Dönemi özetleyen cümle: Kürdü pasiflik öldürür

  • 10:33 11 Ocak 2019
  • Güncel
Beritan Canözer
 
DİYARBAKIR- DTK Eşbaşkanı Leyla Güven’in öncülük ettiği ve 226 tutsağın dahil olduğu süresiz-dönüşümsüz açlık grevleri yayılarak devam ederken, bunun karşısında bölge halkının öfkesi de yayılarak büyüyor. Bir annenin “Biz yoksulluktan belki bir kere ölürüz ama onursuzluk, iradesizlik ve pasiflik bizi her gün öldürür” sözleri dün Diyarbakır E Tipi Cezaevi önünde yaşananların ve yaşanacakların özeti de oluyor.
 
Direnişin de sessizliğin de hakim olduğu günlerden geçiyoruz. Bir yanda keskin ve kararlı bir duruş, bir yanda irade mücadelesi. Demokratik Toplum Kongresi (DTK) Eşbaşkanı ve Halkların Demokratik Partisi (HDP) Hakkari Milletvekili Leyla Güven 65 gündür açlık grevinde. 65 gündür PKK Lideri Abdullah Öcalan üzerinde devam eden tecridin kaldırılması için direniyor. 65 gündür Kürt halkının hakları için direniyor. 65 gündür Türkiye halklarının sesi olmaya çalışıyor. 65 gündür adım adım ölüme gidiyor, bir “ah” bile etmeden.  
 
Leyla ve tutsakların eylemini desteklemek amacıyla defalarca eylem ve etkinlik yapıldı. Açlık grevlerine dikkat çekmek için yapılan birçok etkinlik polislerin müdahalesiyle engellenmeye, bastırılmaya çalışıldı. HDP'lilerin başlattığı açlık grevlerine baskınlar oldu ve onlarca kişi gözaltına alındı, 80 yaşındaki anneler yerlerde sürüklendi. Diyarbakır Valisi, Leyla'nın ismine bile tahammül edemiyor olacak ki E Tipi Kapalı Cezaevi'ne 2 kilometreden yakın mesafede eylem ve etkinlikleri yasakladı. Bu da yetmedi, HDP il binasının kapısında dahi yapılan açıklamaları yasakladı. Bitti mi? Hayır. Tam 65 gündür, yani Leyla'nın açlık grevi eylemini duyurduğu günden bu yana HDP Diyarbakır il binası 4 Toplumsal Olaylara Müdahale Aracı (TOMA), Ranger, 3 zırhlı araç, çevik kuvvet polisleri ve gözaltı araçlarıyla adeta abluka altına alındı. Bununla da yetinilmedi ve sabah saatlerinden akşam saatlerine kadar HDP binasına giren, çıkan tüm yurttaşlar, yöneticiler, milletvekilleri kamera kaydına alınmaya başlandı. Yasak getirilen Diyarbakır E Tipi Cezaevi ise, TOMA ve zırhlı araçlarla korumaya alındı.

> _Görev A_
Açlık grevleriyle ilgili metne göre şu ifadelerin her biri doğru mu? Her biri için evet ya da hayır deyin ve kararı veren sözleri metinden aynen alıntılayın. (i) Leyla Güven 65 gündür açlık grevindedir. (ii) Diyarbakır Valisi, cezaevine 5 kilometreden yakın mesafede eylem ve etkinlikleri yasaklamıştır. (iii) HDP Diyarbakır il binası iki TOMA ile abluka altına alınmıştır.
Metin ile kayıtlar birbirinden farklı kaynaklardan alınmıştır.

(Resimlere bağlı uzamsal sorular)
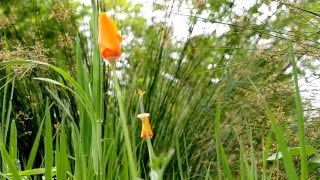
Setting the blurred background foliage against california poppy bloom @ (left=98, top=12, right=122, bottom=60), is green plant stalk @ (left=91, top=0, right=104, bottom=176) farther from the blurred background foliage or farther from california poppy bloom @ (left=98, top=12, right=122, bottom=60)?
the blurred background foliage

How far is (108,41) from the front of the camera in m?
0.40

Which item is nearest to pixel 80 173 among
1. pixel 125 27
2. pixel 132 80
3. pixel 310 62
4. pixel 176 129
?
pixel 310 62

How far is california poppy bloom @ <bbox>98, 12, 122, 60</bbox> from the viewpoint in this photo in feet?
1.28

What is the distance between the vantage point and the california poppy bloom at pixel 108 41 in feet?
1.28

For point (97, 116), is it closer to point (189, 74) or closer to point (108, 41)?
point (108, 41)

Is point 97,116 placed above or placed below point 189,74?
below

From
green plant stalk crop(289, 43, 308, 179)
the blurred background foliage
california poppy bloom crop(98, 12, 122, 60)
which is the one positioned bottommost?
green plant stalk crop(289, 43, 308, 179)

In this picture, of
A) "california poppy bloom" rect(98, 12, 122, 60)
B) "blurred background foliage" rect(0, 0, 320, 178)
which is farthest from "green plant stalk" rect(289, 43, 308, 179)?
"blurred background foliage" rect(0, 0, 320, 178)

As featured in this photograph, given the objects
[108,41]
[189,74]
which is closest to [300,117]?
[108,41]

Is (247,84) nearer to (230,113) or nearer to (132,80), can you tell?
(230,113)

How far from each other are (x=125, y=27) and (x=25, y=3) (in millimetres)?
799

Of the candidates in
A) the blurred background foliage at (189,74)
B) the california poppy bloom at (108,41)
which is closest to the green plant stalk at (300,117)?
the california poppy bloom at (108,41)

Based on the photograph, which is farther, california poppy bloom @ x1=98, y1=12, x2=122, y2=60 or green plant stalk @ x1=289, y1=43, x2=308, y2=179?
green plant stalk @ x1=289, y1=43, x2=308, y2=179

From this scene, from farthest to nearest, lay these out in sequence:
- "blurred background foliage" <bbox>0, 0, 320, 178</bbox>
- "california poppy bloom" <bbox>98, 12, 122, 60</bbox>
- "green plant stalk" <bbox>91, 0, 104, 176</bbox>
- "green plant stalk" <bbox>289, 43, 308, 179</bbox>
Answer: "blurred background foliage" <bbox>0, 0, 320, 178</bbox> < "green plant stalk" <bbox>91, 0, 104, 176</bbox> < "green plant stalk" <bbox>289, 43, 308, 179</bbox> < "california poppy bloom" <bbox>98, 12, 122, 60</bbox>
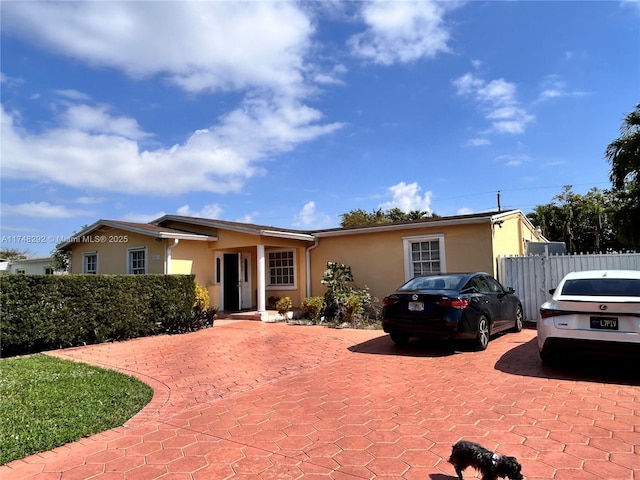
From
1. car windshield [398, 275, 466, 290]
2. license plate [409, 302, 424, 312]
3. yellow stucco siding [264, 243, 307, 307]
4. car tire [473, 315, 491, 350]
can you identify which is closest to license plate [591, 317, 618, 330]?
car tire [473, 315, 491, 350]

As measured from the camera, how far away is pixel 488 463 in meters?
2.88

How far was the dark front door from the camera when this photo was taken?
16.4 metres

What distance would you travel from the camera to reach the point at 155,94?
11117 millimetres

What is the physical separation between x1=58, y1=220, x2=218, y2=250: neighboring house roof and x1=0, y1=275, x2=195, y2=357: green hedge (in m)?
2.03

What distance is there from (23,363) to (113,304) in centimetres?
293

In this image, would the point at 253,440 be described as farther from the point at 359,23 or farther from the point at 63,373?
the point at 359,23

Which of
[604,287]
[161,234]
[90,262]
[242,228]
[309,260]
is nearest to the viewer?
[604,287]

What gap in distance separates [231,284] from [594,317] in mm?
13389

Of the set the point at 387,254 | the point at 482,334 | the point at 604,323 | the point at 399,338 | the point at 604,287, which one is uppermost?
the point at 387,254

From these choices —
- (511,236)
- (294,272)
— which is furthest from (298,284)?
(511,236)

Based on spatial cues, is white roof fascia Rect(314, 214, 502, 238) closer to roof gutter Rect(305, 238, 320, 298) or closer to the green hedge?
roof gutter Rect(305, 238, 320, 298)

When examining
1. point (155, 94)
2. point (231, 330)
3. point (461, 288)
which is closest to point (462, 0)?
point (461, 288)

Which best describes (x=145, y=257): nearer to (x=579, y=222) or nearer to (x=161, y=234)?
(x=161, y=234)

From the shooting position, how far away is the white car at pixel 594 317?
552cm
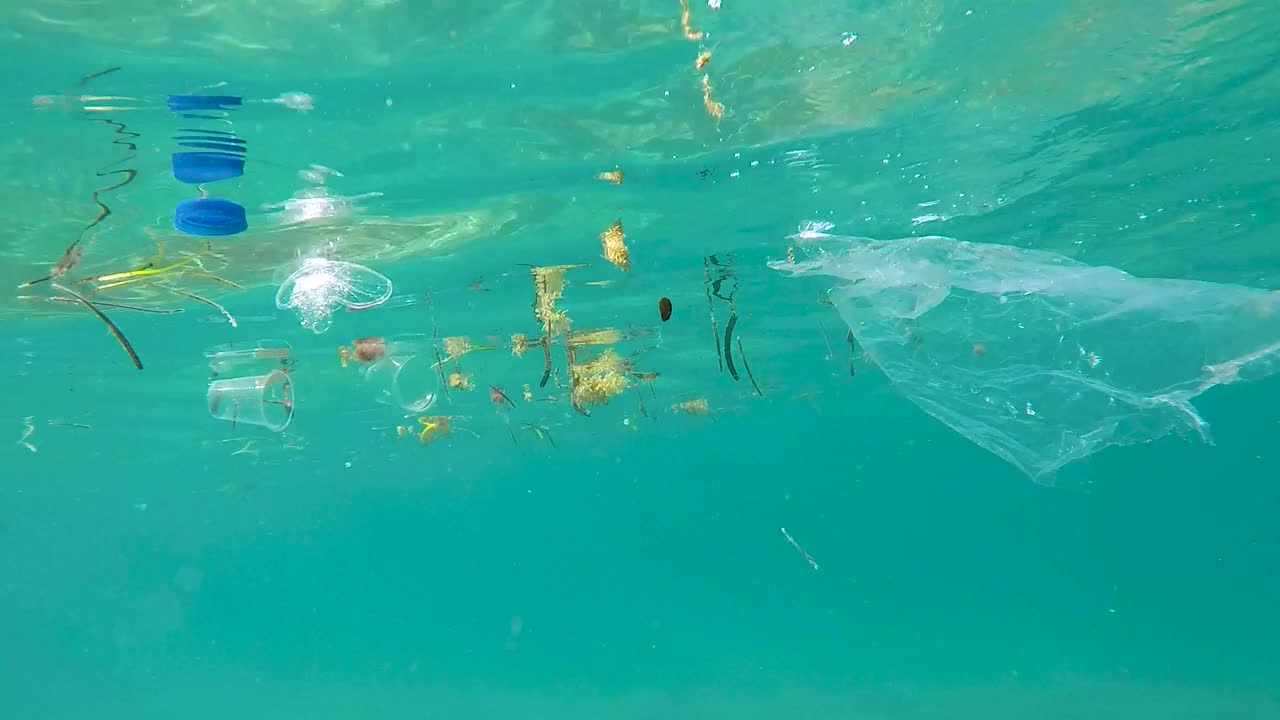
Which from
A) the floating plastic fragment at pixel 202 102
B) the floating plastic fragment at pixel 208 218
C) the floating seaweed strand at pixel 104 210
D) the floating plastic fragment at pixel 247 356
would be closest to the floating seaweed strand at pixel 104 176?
the floating seaweed strand at pixel 104 210

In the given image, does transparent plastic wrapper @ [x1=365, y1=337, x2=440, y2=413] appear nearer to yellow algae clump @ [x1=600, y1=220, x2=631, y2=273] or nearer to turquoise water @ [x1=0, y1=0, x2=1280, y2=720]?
turquoise water @ [x1=0, y1=0, x2=1280, y2=720]

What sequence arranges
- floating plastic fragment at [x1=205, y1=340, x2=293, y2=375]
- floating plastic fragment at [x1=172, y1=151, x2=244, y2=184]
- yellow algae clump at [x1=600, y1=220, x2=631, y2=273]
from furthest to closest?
floating plastic fragment at [x1=205, y1=340, x2=293, y2=375] → yellow algae clump at [x1=600, y1=220, x2=631, y2=273] → floating plastic fragment at [x1=172, y1=151, x2=244, y2=184]

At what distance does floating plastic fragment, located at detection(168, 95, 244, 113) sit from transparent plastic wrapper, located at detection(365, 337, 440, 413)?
34.2 ft

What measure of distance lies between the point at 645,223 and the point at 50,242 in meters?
10.2

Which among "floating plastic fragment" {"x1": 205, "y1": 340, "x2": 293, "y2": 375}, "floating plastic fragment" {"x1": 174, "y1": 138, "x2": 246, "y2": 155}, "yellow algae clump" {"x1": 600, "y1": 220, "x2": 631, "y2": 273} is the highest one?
"floating plastic fragment" {"x1": 174, "y1": 138, "x2": 246, "y2": 155}

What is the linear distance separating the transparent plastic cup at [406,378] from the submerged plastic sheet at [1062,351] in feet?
41.0

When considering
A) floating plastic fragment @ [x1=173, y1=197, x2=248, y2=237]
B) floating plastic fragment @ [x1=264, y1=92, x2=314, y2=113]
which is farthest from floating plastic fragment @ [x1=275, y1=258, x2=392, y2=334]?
floating plastic fragment @ [x1=264, y1=92, x2=314, y2=113]

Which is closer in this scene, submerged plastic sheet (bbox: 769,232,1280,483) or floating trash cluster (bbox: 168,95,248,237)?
floating trash cluster (bbox: 168,95,248,237)

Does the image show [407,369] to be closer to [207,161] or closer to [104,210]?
[104,210]

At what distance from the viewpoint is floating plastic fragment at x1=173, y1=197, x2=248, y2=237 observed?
8.59 metres

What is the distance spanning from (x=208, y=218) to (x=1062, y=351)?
10.8 meters

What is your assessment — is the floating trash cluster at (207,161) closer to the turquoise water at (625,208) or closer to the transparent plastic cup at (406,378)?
the turquoise water at (625,208)

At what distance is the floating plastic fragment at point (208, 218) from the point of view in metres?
8.59

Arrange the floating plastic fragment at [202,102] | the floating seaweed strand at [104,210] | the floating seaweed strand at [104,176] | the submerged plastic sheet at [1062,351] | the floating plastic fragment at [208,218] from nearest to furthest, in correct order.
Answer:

> _Görev B_
Kayıtlarda "Does the image" ifadesini içeren satırdan "10.8 meters" ifadesini içeren satıra kadar (her ikisi dahil) olan satırları yeniden yazın. Bunu yaparken yanıtlardaki her koordinat ve uzaklık değerine 57 ekleyin.

> _Alıştırma sonucu A_
(i) Evet: "Leyla Güven 65 gündür açlık grevinde."
(ii) Hayır: "E Tipi Kapalı Cezaevi'ne 2 kilometreden yakın mesafede eylem ve etkinlikleri yasakladı."
(iii) Hayır: "HDP Diyarbakır il binası 4 Toplumsal Olaylara Müdahale Aracı (TOMA), Ranger, 3 zırhlı araç"

> _Alıştırma sonucu B_
Does the image show [407,369] to be closer to [207,161] or closer to [104,210]?
[161,267]

At what distance from the viewpoint is floating plastic fragment at x1=173, y1=197, x2=248, y2=237 observed?
65.59 metres

What is the distance spanning from (x=208, y=218) to (x=1062, y=351)?
67.8 meters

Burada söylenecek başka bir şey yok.